(WORK REQUEST): The records below are to be restated word for word, with every picture left out.

(TASK INPUTS):
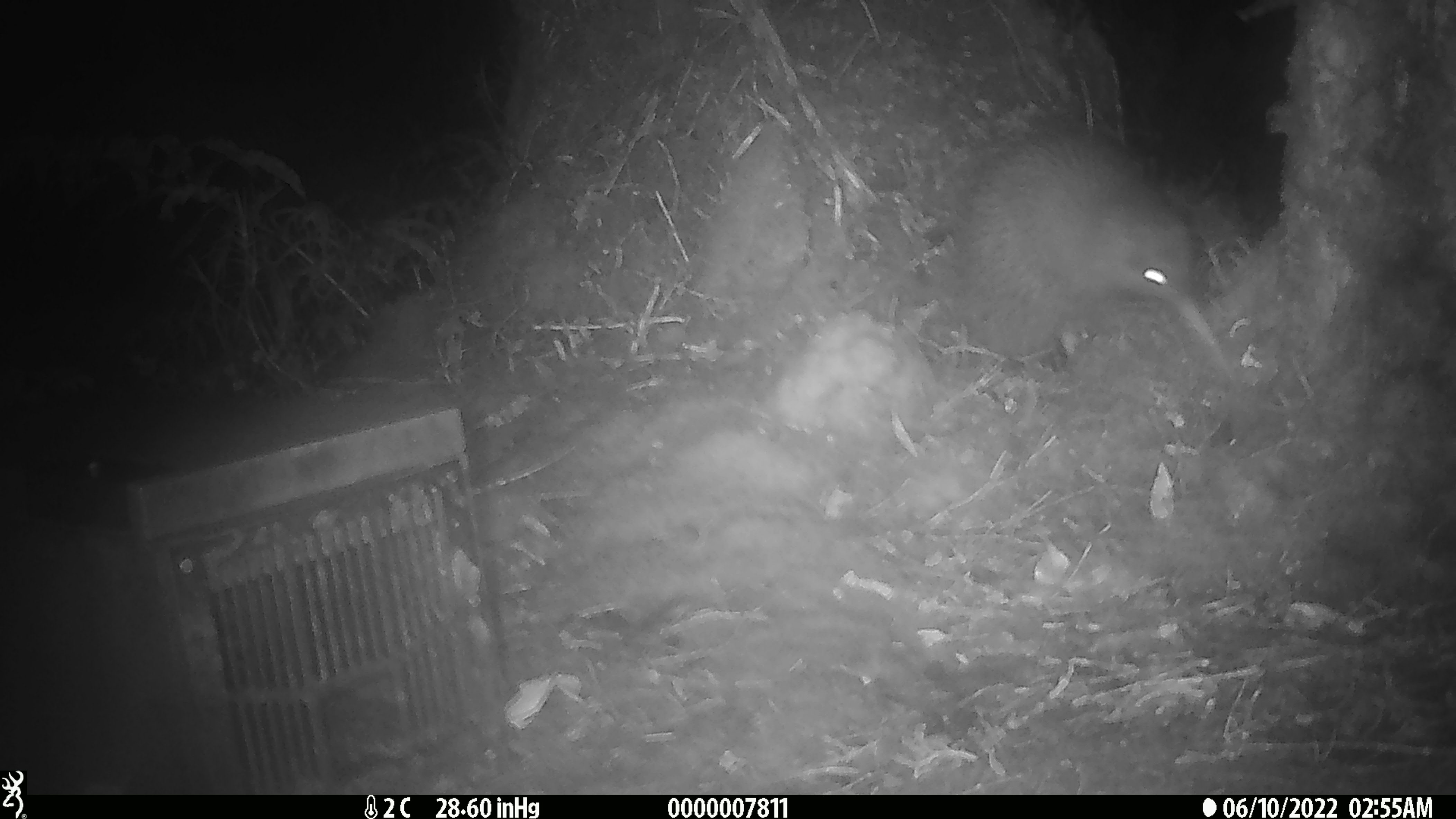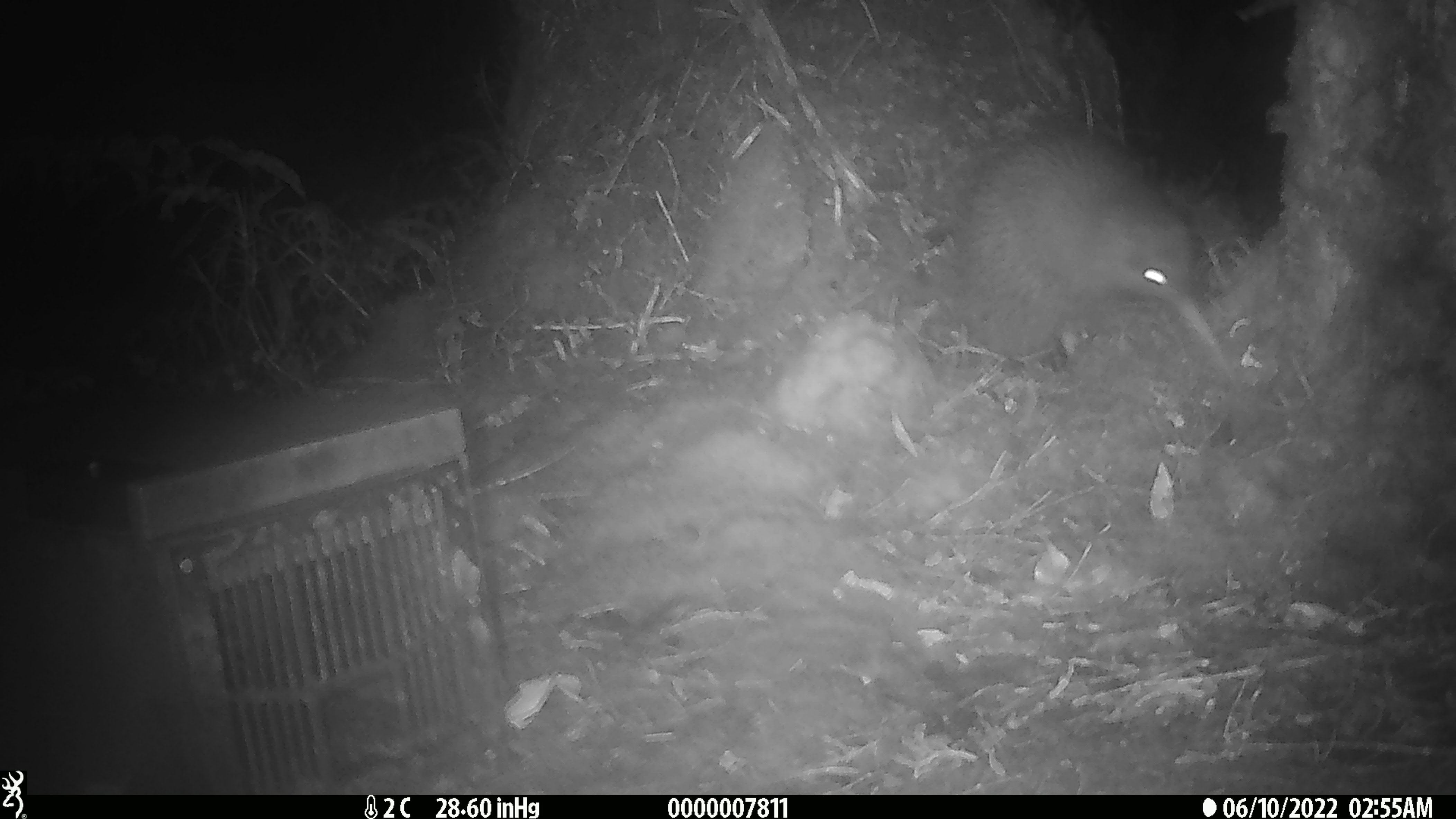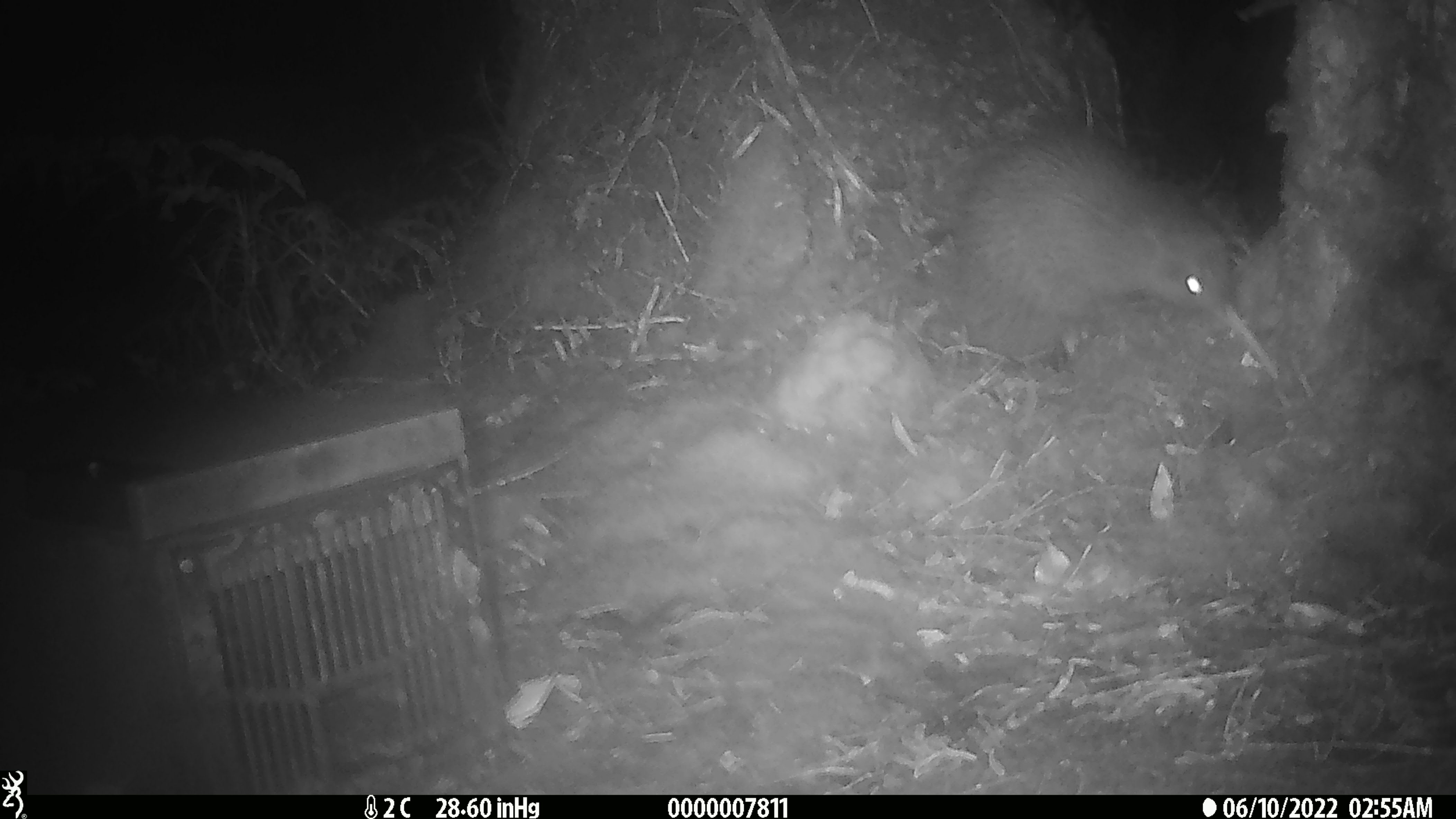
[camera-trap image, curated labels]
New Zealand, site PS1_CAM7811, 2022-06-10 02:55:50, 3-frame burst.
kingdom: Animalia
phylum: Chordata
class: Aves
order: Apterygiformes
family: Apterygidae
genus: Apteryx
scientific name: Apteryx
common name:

(WRITTEN SOLUTION):
[camera-trap image, curated labels]
New Zealand, site PS1_CAM7811, 2022-06-10 02:55:50, 3-frame burst.
kingdom: Animalia
phylum: Chordata
class: Aves
order: Apterygiformes
family: Apterygidae
genus: Apteryx
scientific name: Apteryx
common name:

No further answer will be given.